(Rendered images with source text)

++++

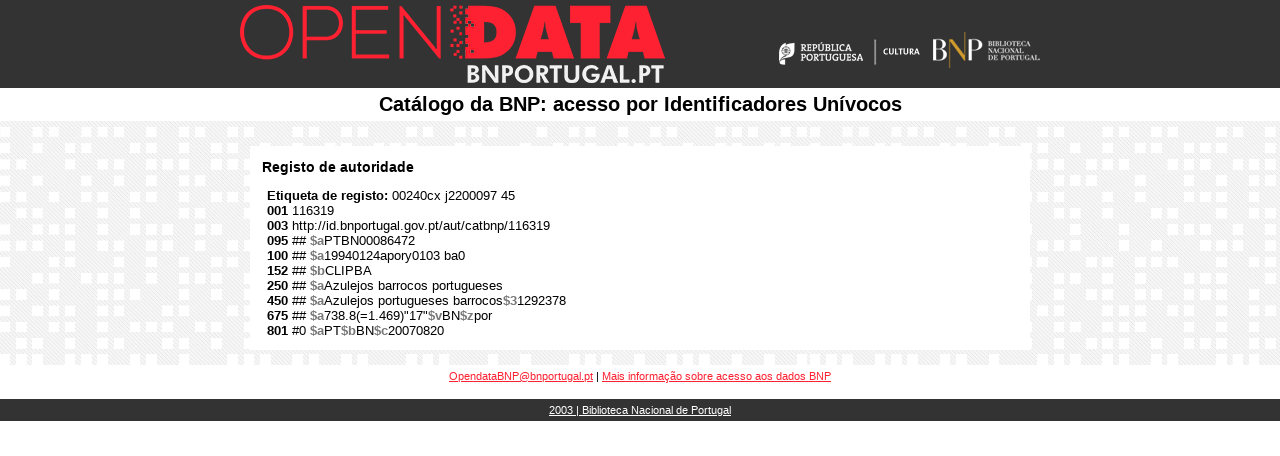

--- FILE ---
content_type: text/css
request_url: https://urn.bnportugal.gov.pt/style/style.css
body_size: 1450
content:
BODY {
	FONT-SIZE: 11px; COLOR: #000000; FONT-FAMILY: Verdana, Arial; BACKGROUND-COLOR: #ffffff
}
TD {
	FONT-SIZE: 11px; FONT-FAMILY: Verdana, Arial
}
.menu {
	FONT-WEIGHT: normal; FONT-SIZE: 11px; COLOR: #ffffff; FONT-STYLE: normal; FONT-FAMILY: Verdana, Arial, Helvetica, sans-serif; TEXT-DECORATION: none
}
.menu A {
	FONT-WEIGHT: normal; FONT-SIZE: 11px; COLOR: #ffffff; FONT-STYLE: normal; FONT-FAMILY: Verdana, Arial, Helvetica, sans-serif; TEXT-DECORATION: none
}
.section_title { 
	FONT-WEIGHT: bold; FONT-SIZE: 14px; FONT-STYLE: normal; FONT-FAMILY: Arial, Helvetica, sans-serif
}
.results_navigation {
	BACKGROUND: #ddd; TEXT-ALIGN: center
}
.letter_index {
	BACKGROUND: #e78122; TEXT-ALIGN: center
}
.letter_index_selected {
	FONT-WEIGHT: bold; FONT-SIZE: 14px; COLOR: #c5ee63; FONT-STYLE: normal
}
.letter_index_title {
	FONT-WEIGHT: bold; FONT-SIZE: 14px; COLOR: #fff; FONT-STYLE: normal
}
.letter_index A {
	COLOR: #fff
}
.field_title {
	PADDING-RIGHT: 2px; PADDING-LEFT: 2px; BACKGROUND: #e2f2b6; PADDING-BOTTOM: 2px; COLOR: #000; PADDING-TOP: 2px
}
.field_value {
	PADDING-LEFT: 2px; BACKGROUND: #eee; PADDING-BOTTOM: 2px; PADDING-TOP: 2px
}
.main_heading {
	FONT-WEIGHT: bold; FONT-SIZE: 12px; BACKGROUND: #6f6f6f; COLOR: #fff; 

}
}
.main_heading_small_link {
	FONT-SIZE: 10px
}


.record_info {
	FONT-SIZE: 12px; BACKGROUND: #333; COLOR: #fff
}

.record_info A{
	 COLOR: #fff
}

++++

Assignment - Pull out each line of the records holding the string "LEFT".

Solved problem -
	PADDING-RIGHT: 2px; PADDING-LEFT: 2px; BACKGROUND: #e2f2b6; PADDING-BOTTOM: 2px; COLOR: #000; PADDING-TOP: 2px
	PADDING-LEFT: 2px; BACKGROUND: #eee; PADDING-BOTTOM: 2px; PADDING-TOP: 2px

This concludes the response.